Bambang Widjojanto, Eks Pimpinan KPK yang pernah menjadi tersangka pemalsuan KTP yang sekarang menjadi bagian dari timses Anies Sandi koar-koar tentang “bagi-bagi sembako=Korupsi” tapi sepertinya ia harus disodori cermin besar. Pada saat yang hampir berbarengan, Perindo mengadakan kampanye dengan polesan bagi sembako murah untuk dukungan pada Anies Sandi.
Bambang Widjojanto menginginkan Pilgub DKI Jakarta dapat berjalan bersih, jujur dan adil. Namun, yang terjadi beberapa hari belakangan malah ditemukan beragam kasus politik uang berupa pembagian sembako di masyarakat.
Baca:
- Bodohnya Anies Baswedan, Nuduh Tim Ahok Djarot Main Sembako, Eh yang Tertangkap Istrinya Sendiri
- Tertangkap! Tim Anies-Sandi Mengedarkan Amplop Berisi Uang
- Perindo Hary Tanoe Tertangkap Bagi-bagi Sembako bersama Istri Anies Badwedan
Menurut Bambang bentuk money politic berupa bagi-bagi sembako itu sama dengan tindak korupsi. “Kalau kita mau anti korupsi maka kita lawan politik uang, dan menerima sembako sama dengan korupsi,” ujarnya usai melakukan pertemuan di kediaman Calon Gubernur DKI Jakarta Anies Baswedan, Cilandak, Jakarta Selatan, Minggu 16 April 2017.

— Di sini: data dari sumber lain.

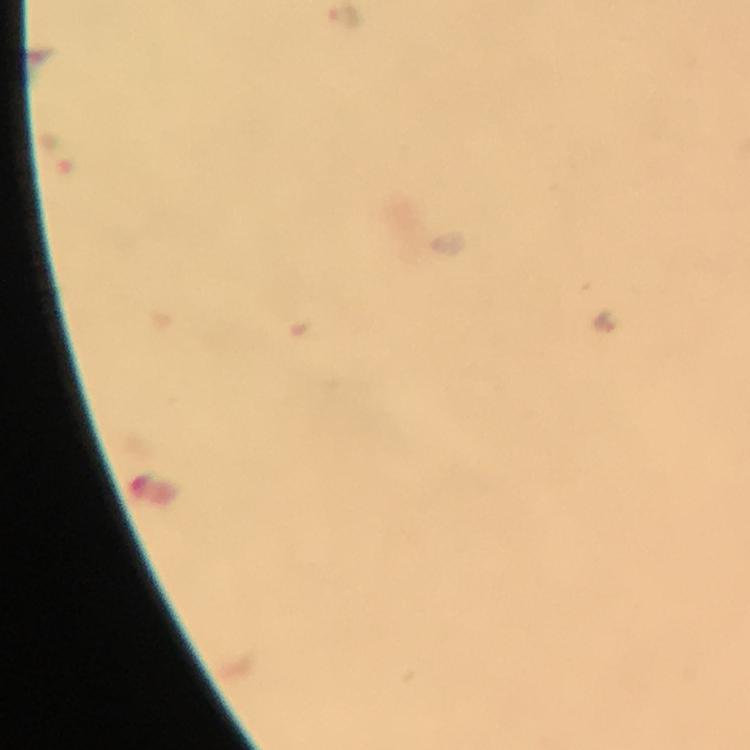

Approximate centers as [x, y] in pixels.
Plasmodium parasites: [345, 17], [605, 321].

immersion_oil: applied
magnification: 100x
cropped_from: one field of view
preparation: thick blood film
image_size: 750×750 pixels
capture: smartphone camera through the microscope
stain: Giemsa
context: from a diagnostic examination for malariaClassify this cell by malaria status.
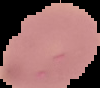
It is uninfected.

Cell region segmented out of the field of view; the surrounding area is masked to black. From a thin blood smear. Image is 100×88 pixels.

Namun omongan Bambang Widjojanto seperti menampar Anies Baswedan, karena istri Anies Baswedan tertangkap kamera sedang membagi-bagikan sembako bersama Perindo, Partai milik Taipan Hary Tanoe (Baca: Perindo Hary Tanoe Tertangkap Bagi-bagi Sembako bersama Istri Anies Badwedan)
Menarik untuk mengajak masyarakat melawan politik uang ini karena menurut Bambang Indonesia sedang memperkokoh pondasi demokrasinya. Sehingga demokrasi harus dibangun atas azaz kejujuran dan tanpa intimidasi terlebih jika menyuap masyarakat dengan bentuk bagi sembako.
“Kita sedang membangun demokrasi, kalau hal seperti money politic terjadi masif di Jakarta maka ini berlawanan dengan proses pendewasaan demokrasi,” ujarnya..
Menurut Bambang, Pilgub DKI Jakarta juga harus berjalan dengan baik dan berkualitas, sehingga money politic harus disikapi dan tidak boleh dibiarkan. “Ditakutkan jika money politic dibiarkan maka itu sama saja kita sedang menulis sejarah suram pilkada di indonesia,” ucapnya.